▸ **Consegna**
Indica se le affermazioni 1., 2. e 3. concordano con l'intervista a Emilia Rossi. Per ciascuna rispondi sì o no e cita tra virgolette le parole dell'intervista che lo stabiliscono.
1. Alla presentazione della Relazione era presente la Presidente della Corte Costituzionale.
2. La data della presentazione è stata spostata per via degli impegni parlamentari.
3. Il dibattito sulla soppressione del Garante ha avuto ricadute sui rapporti con le forze politiche.

▸ **Brano citato**

Intervista a Emilia Rossi
Angela
Stella Unità 25 giugno 2023
Quest’anno la
consueta Relazione al Parlamento del Garante Nazionale dei diritti delle
persone private della libertà personale è stata quella conclusiva del mandato
del primo Collegio (Presidente Mauro Palma, membri Daniela De Robert, Emilia
Rossi). Cosa è accaduto in questi sette anni. Ne parliamo proprio con l’avvocata
Emilia Rossi.
Che
bilancio fa di questi sette anni?
Abbiamo
costruito l’Autorità di Garanzia sia nei suoi statuti, sia selezionando e
formando il personale, sia nella creazione dei suoi valori fondanti. Ma la cosa
principale che abbiamo fatto è stata quella di aver costruito il metodo di
azione di una Autorità di garanzia, che necessita di una assoluta indipendenza
e autonomia dal potere politico.
In cosa
consiste questo metodo?
Parte
dall’osservazione concreta delle situazioni e finisce con l’interlocuzione con
le autorità responsabili, in stretta cooperazione. Il Garante nazionale è
innanzitutto un organismo di prevenzione delle possibili violazioni dei diritti
delle persone private della libertà e a questo si è orientato il nostro lavoro,
anche nell’interesse del Paese rispetto a possibili censure del nostro Paese da
parte degli organi sovranazionali. Queste le fondamenta che abbiamo costruito e
tutto questo lavoro ha fatto acquisire al Garante una autorevolezza tale da
dare concretezza all’interlocuzione con le Istituzioni, che ci ascoltano, e di
vedere recepite le nostre linee-guida, i nostri pareri, nelle pronunce delle
più alte Corti di giustizia, la Corte
costituzionale e la Cedu.
Però c’è
un periodo in cui la Lega voleva sopprimere la figura del Garante.
Si è trattato
di un dibattito politico, a cui una Autorità di garanzia rimane esterna. Noi
non abbiamo avuto alcun tipo di ricadute nelle nostre interlocuzioni neanche
con esponenti di questa o di altre forze politiche.
Non ha
percepito negativamente neanche che quest’anno alla presentazione della
Relazione annuale mancassero i vertici delle Camere o i loro vice?
La scomparsa
di Silvio Berlusconi ha riscritto l’agenda parlamentare. Noi abbiamo potuto
mantenere la data scelta dall’inizio ma lo slittamento di impegni parlamentari
e di governo ha determinato alcune assenze. In ogni caso erano presenti
parlamentari delle varie forze politiche, rappresentati dei ministeri e,
soprattutto, c’era la Presidente della Corte Costituzionale, Silvana Sciarra:
un segno di riconoscimento di altissimo rilievo.
In
questi sette anni cosa è cambiato in merito alle nostre carceri?
Noi abbiamo
mantenuta viva l’attenzione su un mondo che altrimenti poteva rimanere ai
margini. Lo abbiamo portato all’attenzione della politica e di tutta la società
civile, guardandolo dall’interno, con modalità e ampiezza di poteri di cui non
dispone nessun’altra Istituzione dello Stato. Credo sia per questo che il
magistrato Riccardo De Vito in un suo articolo pubblicato su Questione
Giustizia, ha scritto che il Collegio “ha costruito un patrimonio indiscusso
della Repubblica”. Sicuramente il nostro sguardo e l’ordine dei valori che
abbiamo costruito hanno contribuito al cambiamento, anche a quello che ha
determinato alcune riforme del sistema delle pene e della sua esecuzione, come
le pene sostitutive, l’ampliamento delle misure alternative, i percorsi di
giustizia riparativa.

▸ **Estratti da un dataset di ragionamento spaziale**
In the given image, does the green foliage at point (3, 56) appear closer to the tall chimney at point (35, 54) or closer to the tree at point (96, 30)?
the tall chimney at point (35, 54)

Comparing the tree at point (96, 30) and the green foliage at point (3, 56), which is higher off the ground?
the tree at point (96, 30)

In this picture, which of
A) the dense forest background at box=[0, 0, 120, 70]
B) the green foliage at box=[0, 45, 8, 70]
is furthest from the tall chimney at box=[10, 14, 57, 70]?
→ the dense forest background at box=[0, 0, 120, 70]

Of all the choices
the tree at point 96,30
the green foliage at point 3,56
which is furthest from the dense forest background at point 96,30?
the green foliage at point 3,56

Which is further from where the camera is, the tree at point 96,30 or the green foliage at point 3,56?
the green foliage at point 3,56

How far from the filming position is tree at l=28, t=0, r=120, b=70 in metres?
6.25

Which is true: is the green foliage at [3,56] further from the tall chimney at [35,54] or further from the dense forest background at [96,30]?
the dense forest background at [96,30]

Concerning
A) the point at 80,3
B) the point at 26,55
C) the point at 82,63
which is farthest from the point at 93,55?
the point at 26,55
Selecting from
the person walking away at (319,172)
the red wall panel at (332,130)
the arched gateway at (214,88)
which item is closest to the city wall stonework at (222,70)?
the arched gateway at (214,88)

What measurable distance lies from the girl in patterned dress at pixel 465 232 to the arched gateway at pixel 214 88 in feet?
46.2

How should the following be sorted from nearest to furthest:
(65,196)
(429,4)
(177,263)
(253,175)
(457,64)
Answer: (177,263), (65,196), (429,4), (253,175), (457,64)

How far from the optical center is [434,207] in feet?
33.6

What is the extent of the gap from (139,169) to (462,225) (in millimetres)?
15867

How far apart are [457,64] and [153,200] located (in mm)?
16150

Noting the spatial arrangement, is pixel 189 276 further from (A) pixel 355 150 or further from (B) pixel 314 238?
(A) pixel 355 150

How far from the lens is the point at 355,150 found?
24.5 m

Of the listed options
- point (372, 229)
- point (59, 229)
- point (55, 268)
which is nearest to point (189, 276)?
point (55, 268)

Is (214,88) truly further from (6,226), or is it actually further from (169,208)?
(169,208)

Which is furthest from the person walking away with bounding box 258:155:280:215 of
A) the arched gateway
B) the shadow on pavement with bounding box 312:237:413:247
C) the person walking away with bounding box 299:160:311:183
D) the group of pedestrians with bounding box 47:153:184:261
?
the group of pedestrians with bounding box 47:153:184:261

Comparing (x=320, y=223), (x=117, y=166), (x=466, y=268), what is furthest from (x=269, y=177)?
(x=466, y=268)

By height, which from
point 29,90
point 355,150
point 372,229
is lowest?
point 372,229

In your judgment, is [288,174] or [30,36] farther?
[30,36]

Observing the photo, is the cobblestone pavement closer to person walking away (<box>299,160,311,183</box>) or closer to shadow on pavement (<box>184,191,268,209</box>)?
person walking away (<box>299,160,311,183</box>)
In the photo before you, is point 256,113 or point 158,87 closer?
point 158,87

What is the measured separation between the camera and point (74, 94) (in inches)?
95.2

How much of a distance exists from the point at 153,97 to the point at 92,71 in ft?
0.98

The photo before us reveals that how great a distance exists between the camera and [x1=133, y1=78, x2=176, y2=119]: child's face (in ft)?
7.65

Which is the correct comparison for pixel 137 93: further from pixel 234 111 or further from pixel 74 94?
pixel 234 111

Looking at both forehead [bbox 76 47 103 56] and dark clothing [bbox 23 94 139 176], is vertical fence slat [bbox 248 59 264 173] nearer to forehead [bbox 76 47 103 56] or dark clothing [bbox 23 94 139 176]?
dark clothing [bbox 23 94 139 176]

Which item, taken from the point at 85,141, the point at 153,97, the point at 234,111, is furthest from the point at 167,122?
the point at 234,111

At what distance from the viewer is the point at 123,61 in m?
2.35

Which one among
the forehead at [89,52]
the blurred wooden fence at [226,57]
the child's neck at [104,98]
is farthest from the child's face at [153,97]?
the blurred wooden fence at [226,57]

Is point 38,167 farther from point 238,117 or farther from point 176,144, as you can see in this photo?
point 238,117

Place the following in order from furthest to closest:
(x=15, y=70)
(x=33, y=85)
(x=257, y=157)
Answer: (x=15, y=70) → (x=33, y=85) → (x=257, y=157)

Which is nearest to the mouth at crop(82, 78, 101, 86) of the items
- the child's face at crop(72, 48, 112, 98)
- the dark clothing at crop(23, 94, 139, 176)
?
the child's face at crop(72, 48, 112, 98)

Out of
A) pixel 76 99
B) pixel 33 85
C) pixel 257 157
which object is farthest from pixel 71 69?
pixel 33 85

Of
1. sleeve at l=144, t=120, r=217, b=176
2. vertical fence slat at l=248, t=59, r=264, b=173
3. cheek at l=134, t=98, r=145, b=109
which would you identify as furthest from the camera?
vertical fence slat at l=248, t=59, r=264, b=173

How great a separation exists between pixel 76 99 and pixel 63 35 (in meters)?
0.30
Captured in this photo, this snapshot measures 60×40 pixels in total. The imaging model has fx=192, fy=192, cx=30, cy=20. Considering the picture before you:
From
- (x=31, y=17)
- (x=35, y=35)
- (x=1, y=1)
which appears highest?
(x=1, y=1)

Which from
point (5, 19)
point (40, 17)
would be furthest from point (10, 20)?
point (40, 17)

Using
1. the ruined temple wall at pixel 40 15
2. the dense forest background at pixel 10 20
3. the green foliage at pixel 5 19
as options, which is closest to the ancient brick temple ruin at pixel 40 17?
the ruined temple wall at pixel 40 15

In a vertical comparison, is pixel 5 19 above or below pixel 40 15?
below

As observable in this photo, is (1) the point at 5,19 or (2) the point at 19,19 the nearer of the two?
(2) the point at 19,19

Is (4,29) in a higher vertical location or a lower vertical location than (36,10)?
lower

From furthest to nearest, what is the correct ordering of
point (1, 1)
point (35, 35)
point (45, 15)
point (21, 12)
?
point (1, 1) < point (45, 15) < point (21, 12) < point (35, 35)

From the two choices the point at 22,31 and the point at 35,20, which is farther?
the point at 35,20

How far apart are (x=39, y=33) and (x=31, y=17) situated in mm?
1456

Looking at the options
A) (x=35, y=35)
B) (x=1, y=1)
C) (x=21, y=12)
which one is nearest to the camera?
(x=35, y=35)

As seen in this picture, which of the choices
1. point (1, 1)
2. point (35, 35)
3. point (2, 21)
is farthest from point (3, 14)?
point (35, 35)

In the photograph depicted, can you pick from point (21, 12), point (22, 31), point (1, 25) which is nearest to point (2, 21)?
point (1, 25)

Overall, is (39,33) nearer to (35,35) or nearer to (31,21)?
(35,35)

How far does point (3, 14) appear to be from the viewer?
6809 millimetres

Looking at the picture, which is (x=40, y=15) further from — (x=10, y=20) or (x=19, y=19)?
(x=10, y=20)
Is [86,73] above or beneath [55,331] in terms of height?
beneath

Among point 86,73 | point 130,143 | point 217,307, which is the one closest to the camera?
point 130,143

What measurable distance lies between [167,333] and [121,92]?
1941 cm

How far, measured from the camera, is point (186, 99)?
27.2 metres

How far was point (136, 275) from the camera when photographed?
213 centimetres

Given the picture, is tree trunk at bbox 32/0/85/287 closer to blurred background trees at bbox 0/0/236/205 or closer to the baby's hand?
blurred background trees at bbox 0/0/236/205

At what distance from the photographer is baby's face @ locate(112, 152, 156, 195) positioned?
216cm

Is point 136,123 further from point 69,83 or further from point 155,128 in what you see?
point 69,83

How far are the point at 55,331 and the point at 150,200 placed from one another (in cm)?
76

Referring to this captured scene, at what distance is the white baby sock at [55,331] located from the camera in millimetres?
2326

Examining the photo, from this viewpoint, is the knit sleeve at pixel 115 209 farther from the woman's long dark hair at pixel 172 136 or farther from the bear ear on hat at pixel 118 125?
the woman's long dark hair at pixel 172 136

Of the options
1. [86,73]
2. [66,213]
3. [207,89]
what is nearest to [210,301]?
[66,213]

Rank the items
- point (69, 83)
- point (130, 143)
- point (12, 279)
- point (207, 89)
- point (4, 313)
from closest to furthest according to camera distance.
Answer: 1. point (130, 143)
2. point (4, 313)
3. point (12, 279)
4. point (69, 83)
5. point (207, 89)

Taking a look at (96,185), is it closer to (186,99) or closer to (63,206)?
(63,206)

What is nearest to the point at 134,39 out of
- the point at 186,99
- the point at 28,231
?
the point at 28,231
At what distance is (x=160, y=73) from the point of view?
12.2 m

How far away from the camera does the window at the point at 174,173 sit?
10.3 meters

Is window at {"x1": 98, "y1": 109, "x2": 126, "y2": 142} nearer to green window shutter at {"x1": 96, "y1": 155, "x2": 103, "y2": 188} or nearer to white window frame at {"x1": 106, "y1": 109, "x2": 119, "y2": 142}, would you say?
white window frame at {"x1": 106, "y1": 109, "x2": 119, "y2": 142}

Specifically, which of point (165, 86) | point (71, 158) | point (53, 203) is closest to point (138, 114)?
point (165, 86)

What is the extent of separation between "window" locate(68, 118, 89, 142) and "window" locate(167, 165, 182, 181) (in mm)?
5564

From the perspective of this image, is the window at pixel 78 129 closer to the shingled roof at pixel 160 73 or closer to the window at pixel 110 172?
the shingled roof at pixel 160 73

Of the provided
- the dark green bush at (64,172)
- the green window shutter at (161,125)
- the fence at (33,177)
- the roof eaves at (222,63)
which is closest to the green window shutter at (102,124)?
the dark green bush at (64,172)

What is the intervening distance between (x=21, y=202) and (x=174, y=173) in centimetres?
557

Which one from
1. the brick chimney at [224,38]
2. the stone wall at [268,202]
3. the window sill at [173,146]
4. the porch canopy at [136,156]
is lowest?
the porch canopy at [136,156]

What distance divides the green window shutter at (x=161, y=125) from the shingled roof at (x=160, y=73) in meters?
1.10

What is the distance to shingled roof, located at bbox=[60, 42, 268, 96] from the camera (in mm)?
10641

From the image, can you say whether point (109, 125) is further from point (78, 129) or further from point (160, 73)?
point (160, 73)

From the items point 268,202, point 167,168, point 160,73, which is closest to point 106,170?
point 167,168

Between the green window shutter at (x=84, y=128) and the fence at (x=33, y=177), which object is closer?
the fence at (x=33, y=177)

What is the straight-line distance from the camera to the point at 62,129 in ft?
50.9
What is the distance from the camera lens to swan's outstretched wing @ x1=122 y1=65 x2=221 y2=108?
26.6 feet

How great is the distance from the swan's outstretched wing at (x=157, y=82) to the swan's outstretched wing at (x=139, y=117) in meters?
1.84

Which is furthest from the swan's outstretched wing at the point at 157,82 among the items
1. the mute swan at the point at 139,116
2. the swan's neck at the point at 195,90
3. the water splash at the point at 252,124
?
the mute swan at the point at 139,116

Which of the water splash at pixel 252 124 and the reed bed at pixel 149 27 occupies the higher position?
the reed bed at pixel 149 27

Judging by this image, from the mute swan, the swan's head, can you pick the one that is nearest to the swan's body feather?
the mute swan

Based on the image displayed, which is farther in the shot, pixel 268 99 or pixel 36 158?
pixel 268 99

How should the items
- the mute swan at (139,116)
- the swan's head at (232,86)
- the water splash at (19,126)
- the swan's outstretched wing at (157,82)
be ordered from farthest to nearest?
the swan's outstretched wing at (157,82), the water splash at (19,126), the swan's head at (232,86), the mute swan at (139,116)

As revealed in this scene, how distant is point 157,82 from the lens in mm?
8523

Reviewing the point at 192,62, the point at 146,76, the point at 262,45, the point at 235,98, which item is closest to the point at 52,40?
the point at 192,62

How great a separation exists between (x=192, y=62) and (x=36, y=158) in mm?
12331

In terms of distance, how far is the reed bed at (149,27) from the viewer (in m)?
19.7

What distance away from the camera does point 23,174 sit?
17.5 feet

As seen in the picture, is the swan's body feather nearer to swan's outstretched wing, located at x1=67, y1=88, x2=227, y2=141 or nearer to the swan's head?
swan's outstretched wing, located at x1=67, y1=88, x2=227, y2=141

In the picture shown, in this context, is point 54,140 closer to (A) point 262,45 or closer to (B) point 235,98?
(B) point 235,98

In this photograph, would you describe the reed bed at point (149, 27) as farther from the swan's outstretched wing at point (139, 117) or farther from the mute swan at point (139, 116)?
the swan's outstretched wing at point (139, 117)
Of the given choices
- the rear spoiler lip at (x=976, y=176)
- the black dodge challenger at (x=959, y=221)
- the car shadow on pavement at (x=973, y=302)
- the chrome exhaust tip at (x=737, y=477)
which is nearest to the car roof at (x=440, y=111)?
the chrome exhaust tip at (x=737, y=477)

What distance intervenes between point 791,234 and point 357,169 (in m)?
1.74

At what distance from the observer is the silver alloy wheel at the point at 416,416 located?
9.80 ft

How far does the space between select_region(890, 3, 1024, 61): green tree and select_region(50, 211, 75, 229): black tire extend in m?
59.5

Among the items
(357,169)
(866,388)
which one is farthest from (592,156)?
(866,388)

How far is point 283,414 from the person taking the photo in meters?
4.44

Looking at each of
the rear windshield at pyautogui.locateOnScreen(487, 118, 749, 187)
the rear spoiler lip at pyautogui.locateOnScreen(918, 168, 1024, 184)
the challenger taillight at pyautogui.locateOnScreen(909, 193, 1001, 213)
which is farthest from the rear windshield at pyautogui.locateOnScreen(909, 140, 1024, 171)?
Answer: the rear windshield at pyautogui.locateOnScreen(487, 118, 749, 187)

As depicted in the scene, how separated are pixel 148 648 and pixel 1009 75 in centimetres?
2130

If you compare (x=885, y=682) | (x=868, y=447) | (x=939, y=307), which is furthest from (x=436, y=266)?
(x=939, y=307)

▸ **Soluzione**
1. Sì: «c’era la Presidente della Corte Costituzionale, Silvana Sciarra».
2. No: «Noi abbiamo potuto mantenere la data scelta dall’inizio».
3. No: «Noi non abbiamo avuto alcun tipo di ricadute nelle nostre interlocuzioni».